Entries taken from a collection
[Start of Attachment]

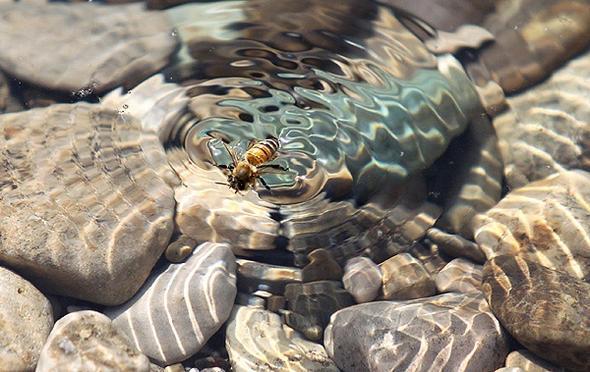 تصاویر : پارک ملی لار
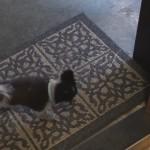 こうでなくては!玄関マットで汚れた足を徹底的に拭く犬!
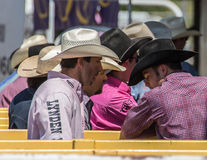 Rodeo Cowboys. Cowboys at the rodeo getting ready for events while sitting in the chutes. Rodeo In Red Bluff, California. April 19, 2015 royalty free stock image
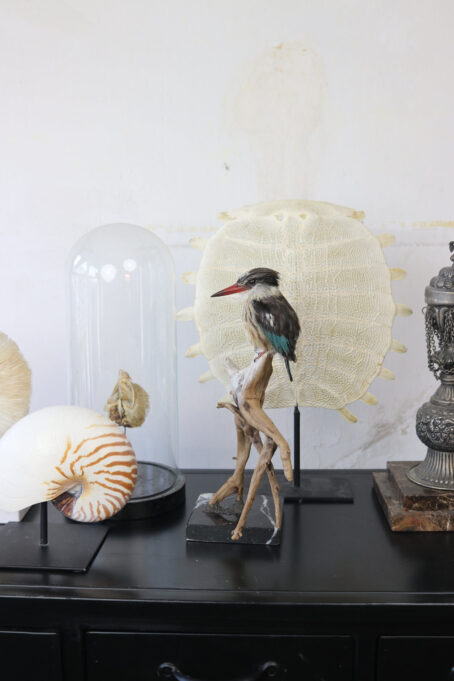 Bird Taxidermy Shop | | Taxidermy brown-hooded kingfisher | Opgezette ijsvogel |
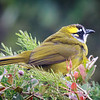 Yellow-eared Bulbul,Horton Plains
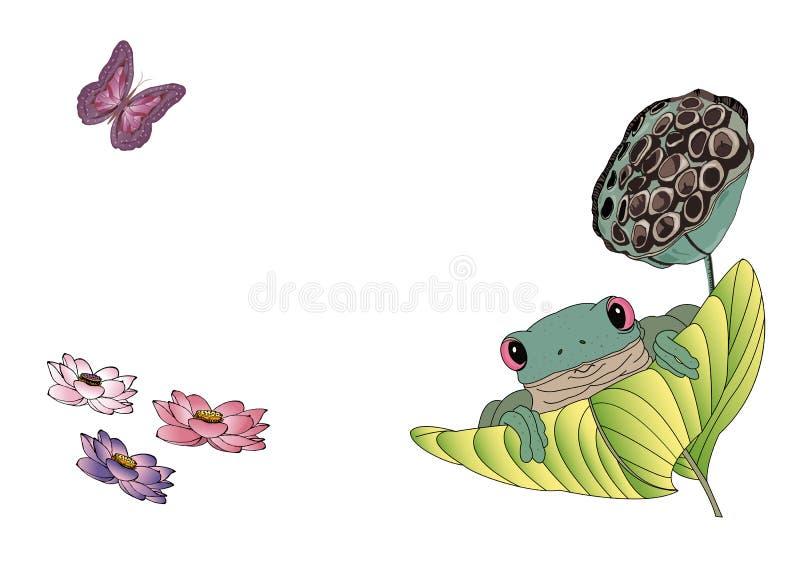 Illustrazione di vettore della rana di albero verde sulla foglia, fiori di loto di fioritura, farfalla volante illustrazione di stock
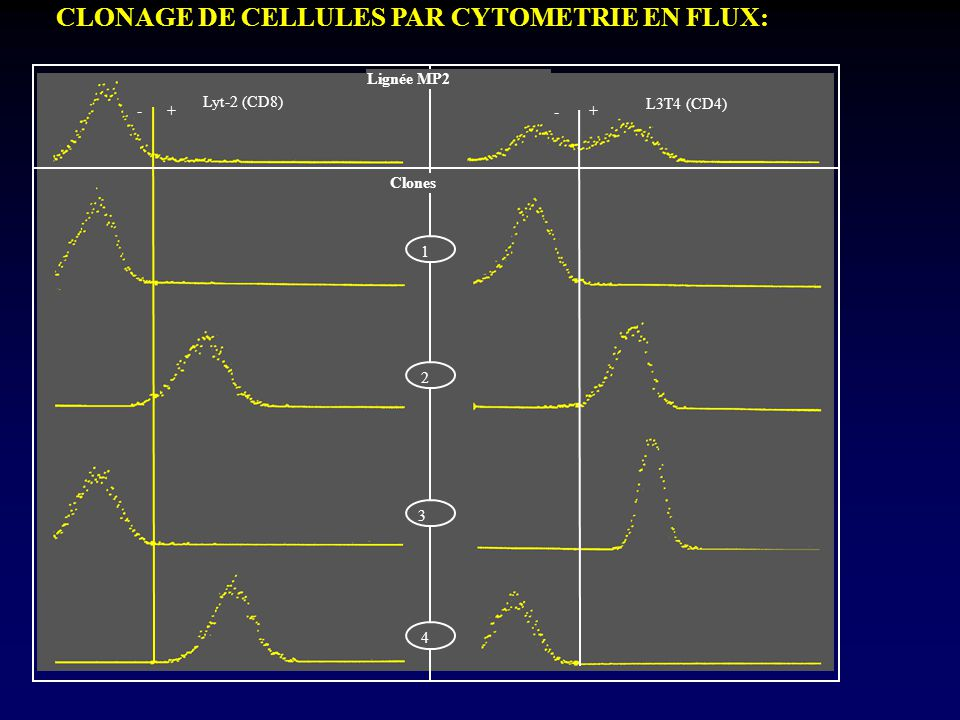 CLONAGE DE CELLULES PAR CYTOMETRIE EN FLUX:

[End of Attachment]

### Prompt
Copy nothing outside the span: please output the lines from the one with "Rodeo Cowboys. Cowboys" through the end of the entries above, and skip the pictures.

### The answer
 Rodeo Cowboys. Cowboys at the rodeo getting ready for events while sitting in the chutes. Rodeo In Red Bluff, California. April 19, 2015 royalty free stock image
 Bird Taxidermy Shop | | Taxidermy brown-hooded kingfisher | Opgezette ijsvogel |
 Yellow-eared Bulbul,Horton Plains
 Illustrazione di vettore della rana di albero verde sulla foglia, fiori di loto di fioritura, farfalla volante illustrazione di stock
 CLONAGE DE CELLULES PAR CYTOMETRIE EN FLUX:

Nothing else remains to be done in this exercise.